Copying an EBS-backed Windows 2008 AMI Between AWS Regions – How-to

Unfortunately Amazon doesn’t have an easy or native way to copy or move or launch an AWS AMI from one region to another.  There are a number of posts on the Internet about how to do this with a Linux AMI, but I haven’t been able to find clear instructions on how to do this for a Windows AMI.  So, here we go…

The basic steps involve starting a temporary Windows instance in each of the two regions, say us-east-1 and us-west-1; attaching the EBS boot volume to the server in the “source” region; making an image or zip file of the volume; copying the volume to the temporary server in the “destination” region; extracting the file to a new volume; finally, attaching that volume to a server.


  • This will take a while (several hours), particularly if your AMI is large.
  • Clean up the boot volume of the image you want to copy to another region by deleting any unnecessary files, such as temporary files, etc. as it will reduce the overall time this process takes.
  1. Launch a temporary Windows instance in the “source” region and another one in the “target” region. (You may not have to launch temporary servers if you have one available in each that can handle the load of compressing a large volume which can be quite CPU intensive.  Additionally you need to have enough available disk space for the compressed volume to be stored temporarily.)
  2. Determine the snapshot for the boot volume you want to migrate (you must own the AMI) using the command ec2-describe-images.

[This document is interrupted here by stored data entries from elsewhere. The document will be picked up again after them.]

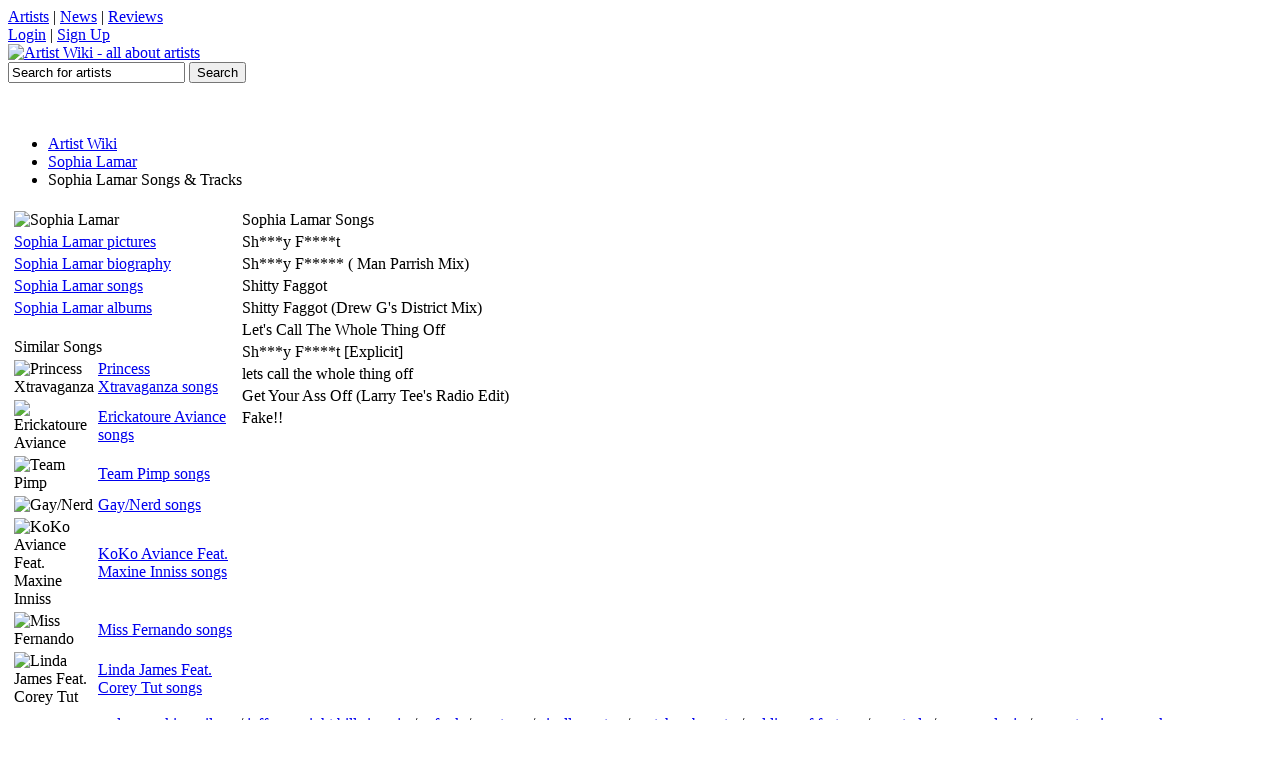

--- FILE ---
content_type: text/html; charset=utf-8
request_url: https://artistwiki.com/sophia-lamar/songs
body_size: 2018
content:

<!DOCTYPE html PUBLIC "-//W3C//DTD XHTML 1.0 Transitional//EN" "http://www.w3.org/TR/xhtml1/DTD/xhtml1-transitional.dtd">
<html xmlns="http://www.w3.org/1999/xhtml" xml:lang="en" lang="en">

<head>
<title>Sophia Lamar songs - Sophia Lamar tracks on ArtistWiki Music</title>
<meta http-equiv='Content-Type' content='text/html; charset=utf-8'>
<meta name='description' content='Sophia Lamar songs and Sophia Lamar tracks, Sh***y F****t, Sh***y F***** ( Man Parrish Mix), Shitty Faggot, Shitty Faggot (Drew G&#039;s District Mix), Let&#039;s Call The Whole Thing Off'>
<meta name='keywords' content='Sophia Lamar songs, Sophia Lamar tracks, Sophia Lamar music, Sophia Lamar'>
<link rel='shortcut icon' href='/favicon.ico'>
<link rel='stylesheet' href='/inc/styles2.css' type='text/css'>
</head>

<body>


<div id='topbarW'><div id='topbar'>
<div id='tl'><a href='#'>Artists</a> | <a href='#'>News</a> | <a href='#'>Reviews</a></div>
<div id='tr'><a href='#'>Login</a> | <a href='#'>Sign Up</a></div>
</div></div>
<div id='topW'><div id='top'>
	<a href='/'><img src="https://artistwiki.com/images/logo.png" alt='Artist Wiki - all about artists' title='Artist Wiki - all about artists'></a>
	<div id='serW'>
	<form name='sForm' id='sForm' action='/search.php'>
		<input type='text' name='q' id='serbox' value='Search for artists' onfocus="if(this.value=='Search for artists')(this.value='');" onblur="if(this.value=='')(this.value='Search for artists');" />
		<input type='submit' name='submit' id='subbut' value='Search' />
	</form>
	</div>
</div></div>
<div class='clr'></div>

<br /><center>
<script language="javascript" src="https://media.fastclick.net/w/get.media?sid=57792&m=1&tp=5&d=j&t=n"></script>
<noscript><a href="http://media.fastclick.net/w/click.here?sid=57792&m=1&c=1" target="_blank">
<img src="http://media.fastclick.net/w/get.media?sid=57792&m=1&tp=5&d=s&c=1" width=728 height=90 border=1></a></noscript>
</center><br />


<div id='mainW'>
	<div id='navbar'>
		<ul>
			<li><a href='/'>Artist Wiki</a></li>
		<li><a href='/sophia-lamar'>Sophia Lamar</a></li>
		<li class='current'>Sophia Lamar Songs & Tracks</li>
		</ul>
	</div>
<table><tr><td valign='top'>
		<table class='artmenu'>
		<tr><td><img src='/images/artists/sophia-lamar.jpg' alt='Sophia Lamar' title='Sophia Lamar' align='left'></td></tr>
		<tr><td><a href='/sophia-lamar/pictures'>Sophia Lamar pictures</a></td></tr>
		<tr><td><a href='/sophia-lamar/biography'>Sophia Lamar biography</a></td></tr>
		<tr><td><a href='/sophia-lamar/songs'>Sophia Lamar songs</a></td></tr>
		<tr><td><a href='/sophia-lamar/albums'>Sophia Lamar albums</a></td></tr>
		</table>
		<table class='listtable' style='width:224px;margin:15px 0px 0px 0px;'><tr><td class='listtable_h' colspan='2'>Similar Songs</td></tr><tr><td class='listtable_td' width='32'><img src='/images/artists/princess-xtravaganza-30.jpg' alt='Princess Xtravaganza'></td><td class='listtable_td'><a href='/princess-xtravaganza/songs'>Princess Xtravaganza songs</a></td></tr><tr><td class='listtable_td' width='32'><img src='/images/artists/erickatoure-aviance-30.jpg' alt='Erickatoure Aviance'></td><td class='listtable_td'><a href='/erickatoure-aviance/songs'>Erickatoure Aviance songs</a></td></tr><tr><td class='listtable_td' width='32'><img src='/images/artists/team-pimp-30.jpg' alt='Team Pimp'></td><td class='listtable_td'><a href='/team-pimp/songs'>Team Pimp songs</a></td></tr><tr><td class='listtable_td' width='32'><img src='/images/artists/gaynerd-30.jpg' alt='Gay/Nerd'></td><td class='listtable_td'><a href='/gaynerd/songs'>Gay/Nerd songs</a></td></tr><tr><td class='listtable_td' width='32'><img src='/images/artists/koko-aviance-feat-maxine-inniss-30.jpg' alt='KoKo Aviance Feat. Maxine Inniss'></td><td class='listtable_td'><a href='/koko-aviance-feat-maxine-inniss/songs'>KoKo Aviance Feat. Maxine Inniss songs</a></td></tr><tr><td class='listtable_td' width='32'><img src='/images/artists/miss-fernando-30.jpg' alt='Miss Fernando'></td><td class='listtable_td'><a href='/miss-fernando/songs'>Miss Fernando songs</a></td></tr><tr><td class='listtable_td' width='32'><img src='/images/artists/linda-james-feat-corey-tut-30.jpg' alt='Linda James Feat. Corey Tut'></td><td class='listtable_td'><a href='/linda-james-feat-corey-tut/songs'>Linda James Feat. Corey Tut songs</a></td></tr></table></td><td valign='top'><table class='listtable' style='width:350px;margin-right:10px;'><tr><td class='listtable_h' colspan='3'>Sophia Lamar Songs</td></tr><tr><td class='listtable_td'>Sh***y F****t</td></tr><tr><td class='listtable_td'>Sh***y F***** ( Man Parrish Mix)</td></tr><tr><td class='listtable_td'>Shitty Faggot</td></tr><tr><td class='listtable_td'>Shitty Faggot (Drew G's District Mix)</td></tr><tr><td class='listtable_td'>Let's Call The Whole Thing Off</td></tr><tr><td class='listtable_td'>Sh***y F****t [Explicit]</td></tr><tr><td class='listtable_td'>lets call the whole thing off</td></tr><tr><td class='listtable_td'>Get Your Ass Off (Larry Tee's Radio Edit)</td></tr><tr><td class='listtable_td'>Fake!!</td></tr></table></td><td valign='top'><script language="javascript" src="https://media.fastclick.net/w/get.media?sid=57792&m=3&tp=7&d=j&t=n"></script>
<noscript><a href="http://media.fastclick.net/w/click.here?sid=57792&m=3&c=1" target="_blank">
<img src="http://media.fastclick.net/w/get.media?sid=57792&m=3&tp=7&d=s&c=1" width=160 height=600 border=1></a></noscript></td></tr></table>
</div>


<table class='latser' align='center'><tr><td><a href='/soul-sevenkim-wilson'>soul seven;kim wilson</a> / <a href='/jeffrey-wrightbill-sims-jr'>jeffrey wright;bill sims, jr.</a> / <a href='/g-funk'>g-funk</a> / <a href='/masterp'>master.p</a> / <a href='/aicelle-santos'>aicelle santos</a> / <a href='/gretchen-barreto'>gretchen barreto</a> / <a href='/soldiers-of-fortune'>soldiers of fortune</a> / <a href='/spectrals'>spectrals</a> / <a href='/grupo-salvaje'>grupo salvaje</a> / <a href='/congotronics-vs-rockers'>congotronics vs rockers</a></td></tr></table>

<table class='foot' align='center'><tr><td>Copyright &copy; ArtistWiki.com 2009 - 2022 - All Rights Reserved 0.002 - <a href='/page.php?privacy'>privacy policies</a> | <a href='/page.php?contact'>contact</a></td></tr></table>
<!-- Google tag (gtag.js) -->
<script async src="https://www.googletagmanager.com/gtag/js?id=G-YD6QE4WGBF"></script>
<script>
  window.dataLayer = window.dataLayer || [];
  function gtag(){dataLayer.push(arguments);}
  gtag('js', new Date());

  gtag('config', 'G-YD6QE4WGBF');
</script>

<script defer src="https://static.cloudflareinsights.com/beacon.min.js/vcd15cbe7772f49c399c6a5babf22c1241717689176015" integrity="sha512-ZpsOmlRQV6y907TI0dKBHq9Md29nnaEIPlkf84rnaERnq6zvWvPUqr2ft8M1aS28oN72PdrCzSjY4U6VaAw1EQ==" data-cf-beacon='{"version":"2024.11.0","token":"0c0052d66a6342deb56b5e62247e5e4b","r":1,"server_timing":{"name":{"cfCacheStatus":true,"cfEdge":true,"cfExtPri":true,"cfL4":true,"cfOrigin":true,"cfSpeedBrain":true},"location_startswith":null}}' crossorigin="anonymous"></script>
</body>
</html>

  3. Create a new EBS volume from that snapshot in the same zone as your origin server.  This can be done many ways, but here’s how to do it from the command line using the AWS tools:
    ec2-create-volume --snapshot <snap ID> -z us-east-1c
  4. Attach that volume to your temporary server instance as, say, “xvdg”:
    ec2-attach-volume <volumeID> –i <instanceId> –d xvdg
     NOTE: You will be able to browse the contents of the volume in Windows Explorer.
  5. Connect to your temporary source server with RDP.
  6. Zip the entire contents of the newly attached volume.  NOTE: I used 7zip and sent the zipped file to another volume on the temporary source server in 1GB chunks (this makes it easier and quicker to transfer to the destination server; in particular you can begin copying the chunks soon as each is finished rather than waiting for one large file.)
  7. Copy that zipped file (or files) to your instance in the “target” region.  This could be done by a variety of methods.  I chose to copy my 1GB chunks to an Amazon S3 bucket, then I could easily download those onto the destination server.

    In the target region:

  8. Create an EBS volume of appropriate size (30GB for Windows 2008 by default) and attach it to your temporary destination server.
  9. Unzip the file to the new volume.  Again, I used 7zip.
  10. Detach the volume.

    Now, for the Windows specific stuff….

  11. Launch a basic Windows 2008 instance of the right architecture (32 or 64 bit).
  12. Soon as the instance is “running” (see Pinging Amazon EC2 Instances to determine exactly when your instance is available) stop it and wait for its state to become “stopped”.
  13. Once it stops, detach its “/dev/sda1” volume and delete it using ec2 commands:
    ec2-detach-volume <the_volumeID_of_sda1> –i <new_windows_instance>
    ec2-delete-volume <the_volumeID_of_sda1>
  14. Now attach the new volume (from steps 8-10) to the stopped Windows instance as ‘/dev/sda1’:
    ec2-attach-volume <vol_id> –i <windows_instance_id> –d /dev/sda1
  15. Start the instance to make sure it boots, and connect to it with RDP.
  16. When you’re satisfied that it boots and is setup the way you desire, stop the instance using ec2stop -i <instanceID>.
  17. Finally, create an AMI from that server by running ec2-create-image -i <instanceID>.

That’s it.  Now you have an AMI in a different AWS zone that is a copy of one from your initial zone.

5 thoughts on “Copying an EBS-backed Windows 2008 AMI Between AWS Regions – How-to

  1. When I attached the disk and make it online, I see two new drives, one about 100 MB which contains the boot record and the other is the actual size of my AMI. Should we do anything with the boot drive as well?

  2. Thanks.
    This works also the same way for Windows 2003 server. Use a backup software, like R-Drive Image, instead of zipping the files. It's more fast.

  3. The step 15 never works for me, tried various ways, but after attaching the restored volume as /dev/sda1 the instance will not boot again (the System Log stays blank forever, though the instance is reported as "Running"). I am using Win 2008 R2.